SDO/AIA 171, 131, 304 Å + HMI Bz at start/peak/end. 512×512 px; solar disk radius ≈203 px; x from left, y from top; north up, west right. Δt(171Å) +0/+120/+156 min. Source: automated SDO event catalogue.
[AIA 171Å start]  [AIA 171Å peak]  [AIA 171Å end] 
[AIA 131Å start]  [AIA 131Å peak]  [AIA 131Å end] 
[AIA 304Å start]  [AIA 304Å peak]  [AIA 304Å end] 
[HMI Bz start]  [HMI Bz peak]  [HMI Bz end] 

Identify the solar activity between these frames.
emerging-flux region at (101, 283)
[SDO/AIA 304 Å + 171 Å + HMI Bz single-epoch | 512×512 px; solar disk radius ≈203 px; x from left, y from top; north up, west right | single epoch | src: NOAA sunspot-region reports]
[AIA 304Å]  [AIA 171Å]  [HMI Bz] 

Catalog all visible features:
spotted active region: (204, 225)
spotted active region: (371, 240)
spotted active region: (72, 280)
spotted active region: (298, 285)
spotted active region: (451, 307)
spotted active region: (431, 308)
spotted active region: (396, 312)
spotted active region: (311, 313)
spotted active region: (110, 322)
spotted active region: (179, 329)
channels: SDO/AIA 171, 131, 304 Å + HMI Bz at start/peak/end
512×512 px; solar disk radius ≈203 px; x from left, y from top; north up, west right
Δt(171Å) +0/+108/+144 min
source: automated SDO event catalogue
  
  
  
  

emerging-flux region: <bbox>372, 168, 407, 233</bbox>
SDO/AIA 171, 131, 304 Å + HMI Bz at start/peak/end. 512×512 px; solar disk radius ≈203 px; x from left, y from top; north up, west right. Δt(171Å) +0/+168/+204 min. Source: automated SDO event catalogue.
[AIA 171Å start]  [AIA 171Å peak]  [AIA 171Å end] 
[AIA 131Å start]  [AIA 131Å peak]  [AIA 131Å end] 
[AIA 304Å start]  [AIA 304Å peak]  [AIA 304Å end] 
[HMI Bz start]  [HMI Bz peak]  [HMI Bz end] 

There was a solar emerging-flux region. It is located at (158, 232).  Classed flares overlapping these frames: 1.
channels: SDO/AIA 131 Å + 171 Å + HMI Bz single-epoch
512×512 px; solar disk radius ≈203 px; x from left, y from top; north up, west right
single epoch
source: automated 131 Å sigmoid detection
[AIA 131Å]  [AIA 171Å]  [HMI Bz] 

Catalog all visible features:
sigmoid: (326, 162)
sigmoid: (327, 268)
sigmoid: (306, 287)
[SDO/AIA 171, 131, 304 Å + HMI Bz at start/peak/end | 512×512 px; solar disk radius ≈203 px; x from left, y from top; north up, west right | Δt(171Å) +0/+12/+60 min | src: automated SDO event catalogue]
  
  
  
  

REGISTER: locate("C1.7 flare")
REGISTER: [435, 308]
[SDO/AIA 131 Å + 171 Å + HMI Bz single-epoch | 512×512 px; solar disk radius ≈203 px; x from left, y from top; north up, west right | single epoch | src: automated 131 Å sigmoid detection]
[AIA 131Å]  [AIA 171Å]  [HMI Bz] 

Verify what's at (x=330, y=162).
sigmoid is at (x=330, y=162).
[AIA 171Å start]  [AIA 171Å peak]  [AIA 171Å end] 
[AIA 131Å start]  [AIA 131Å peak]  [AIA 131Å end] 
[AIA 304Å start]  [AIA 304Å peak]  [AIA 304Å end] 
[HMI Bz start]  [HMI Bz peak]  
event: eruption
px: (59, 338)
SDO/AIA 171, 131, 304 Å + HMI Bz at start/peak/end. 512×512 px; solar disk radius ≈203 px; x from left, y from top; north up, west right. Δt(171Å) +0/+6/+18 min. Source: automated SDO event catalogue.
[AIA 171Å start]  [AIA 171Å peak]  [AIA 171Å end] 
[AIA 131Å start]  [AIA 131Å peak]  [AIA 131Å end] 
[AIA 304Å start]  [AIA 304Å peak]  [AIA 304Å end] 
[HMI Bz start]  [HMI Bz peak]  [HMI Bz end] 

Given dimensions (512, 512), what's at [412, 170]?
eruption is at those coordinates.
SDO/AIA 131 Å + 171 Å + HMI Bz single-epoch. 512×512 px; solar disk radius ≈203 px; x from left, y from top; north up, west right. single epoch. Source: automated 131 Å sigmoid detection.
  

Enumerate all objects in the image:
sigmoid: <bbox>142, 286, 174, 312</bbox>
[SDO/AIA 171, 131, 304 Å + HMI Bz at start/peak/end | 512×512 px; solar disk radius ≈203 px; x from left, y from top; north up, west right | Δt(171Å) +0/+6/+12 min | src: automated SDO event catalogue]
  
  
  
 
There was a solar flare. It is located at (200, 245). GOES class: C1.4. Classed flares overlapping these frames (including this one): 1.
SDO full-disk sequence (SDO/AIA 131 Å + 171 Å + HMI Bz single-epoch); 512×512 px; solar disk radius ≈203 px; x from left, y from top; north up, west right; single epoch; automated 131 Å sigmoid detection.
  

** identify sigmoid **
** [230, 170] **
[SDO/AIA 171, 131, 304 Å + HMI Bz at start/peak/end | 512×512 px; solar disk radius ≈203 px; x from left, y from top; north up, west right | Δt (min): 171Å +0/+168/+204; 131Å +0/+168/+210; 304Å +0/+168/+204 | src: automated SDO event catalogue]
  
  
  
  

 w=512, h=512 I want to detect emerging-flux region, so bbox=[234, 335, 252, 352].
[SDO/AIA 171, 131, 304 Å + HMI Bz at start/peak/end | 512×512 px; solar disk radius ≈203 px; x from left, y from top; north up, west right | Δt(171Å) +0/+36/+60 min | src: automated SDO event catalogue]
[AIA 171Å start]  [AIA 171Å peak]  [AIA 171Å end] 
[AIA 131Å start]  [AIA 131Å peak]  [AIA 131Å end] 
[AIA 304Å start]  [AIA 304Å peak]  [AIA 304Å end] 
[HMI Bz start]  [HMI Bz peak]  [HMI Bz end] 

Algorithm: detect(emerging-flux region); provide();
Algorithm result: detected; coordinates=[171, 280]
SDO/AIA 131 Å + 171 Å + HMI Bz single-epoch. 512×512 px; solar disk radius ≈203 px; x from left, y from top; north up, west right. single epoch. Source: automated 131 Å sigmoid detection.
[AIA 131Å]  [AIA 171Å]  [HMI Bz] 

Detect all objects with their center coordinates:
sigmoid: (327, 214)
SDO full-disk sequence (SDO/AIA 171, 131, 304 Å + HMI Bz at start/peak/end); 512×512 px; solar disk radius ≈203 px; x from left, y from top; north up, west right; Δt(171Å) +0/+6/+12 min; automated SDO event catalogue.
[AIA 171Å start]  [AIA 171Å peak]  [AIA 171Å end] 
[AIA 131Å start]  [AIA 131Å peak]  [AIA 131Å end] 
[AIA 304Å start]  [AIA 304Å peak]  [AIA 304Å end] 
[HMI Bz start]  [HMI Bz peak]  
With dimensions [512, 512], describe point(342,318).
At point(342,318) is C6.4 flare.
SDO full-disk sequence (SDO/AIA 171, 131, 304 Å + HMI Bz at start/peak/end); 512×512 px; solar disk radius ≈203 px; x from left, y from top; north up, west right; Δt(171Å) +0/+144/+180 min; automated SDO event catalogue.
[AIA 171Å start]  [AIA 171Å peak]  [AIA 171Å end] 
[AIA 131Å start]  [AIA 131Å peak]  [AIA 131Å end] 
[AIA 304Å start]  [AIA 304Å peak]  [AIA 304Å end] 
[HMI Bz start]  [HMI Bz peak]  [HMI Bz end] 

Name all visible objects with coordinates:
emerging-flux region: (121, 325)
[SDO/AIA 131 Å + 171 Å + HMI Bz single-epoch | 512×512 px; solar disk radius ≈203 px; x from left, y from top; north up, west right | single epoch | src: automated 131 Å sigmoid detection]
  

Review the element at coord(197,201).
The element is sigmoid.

################

Your goal :: Return the lines of the listing above exactly as they appear, starting with the first and stopping after the line that holds "emerging-flux region: <bbox>372, 168, 407, 233</bbox>".

Solution to the exercise ::
SDO/AIA 171, 131, 304 Å + HMI Bz at start/peak/end. 512×512 px; solar disk radius ≈203 px; x from left, y from top; north up, west right. Δt(171Å) +0/+120/+156 min. Source: automated SDO event catalogue.
[AIA 171Å start]  [AIA 171Å peak]  [AIA 171Å end] 
[AIA 131Å start]  [AIA 131Å peak]  [AIA 131Å end] 
[AIA 304Å start]  [AIA 304Å peak]  [AIA 304Å end] 
[HMI Bz start]  [HMI Bz peak]  [HMI Bz end] 

Identify the solar activity between these frames.
emerging-flux region at (101, 283)
[SDO/AIA 304 Å + 171 Å + HMI Bz single-epoch | 512×512 px; solar disk radius ≈203 px; x from left, y from top; north up, west right | single epoch | src: NOAA sunspot-region reports]
[AIA 304Å]  [AIA 171Å]  [HMI Bz] 

Catalog all visible features:
spotted active region: (204, 225)
spotted active region: (371, 240)
spotted active region: (72, 280)
spotted active region: (298, 285)
spotted active region: (451, 307)
spotted active region: (431, 308)
spotted active region: (396, 312)
spotted active region: (311, 313)
spotted active region: (110, 322)
spotted active region: (179, 329)
channels: SDO/AIA 171, 131, 304 Å + HMI Bz at start/peak/end
512×512 px; solar disk radius ≈203 px; x from left, y from top; north up, west right
Δt(171Å) +0/+108/+144 min
source: automated SDO event catalogue
  
  
  
  

emerging-flux region: <bbox>372, 168, 407, 233</bbox>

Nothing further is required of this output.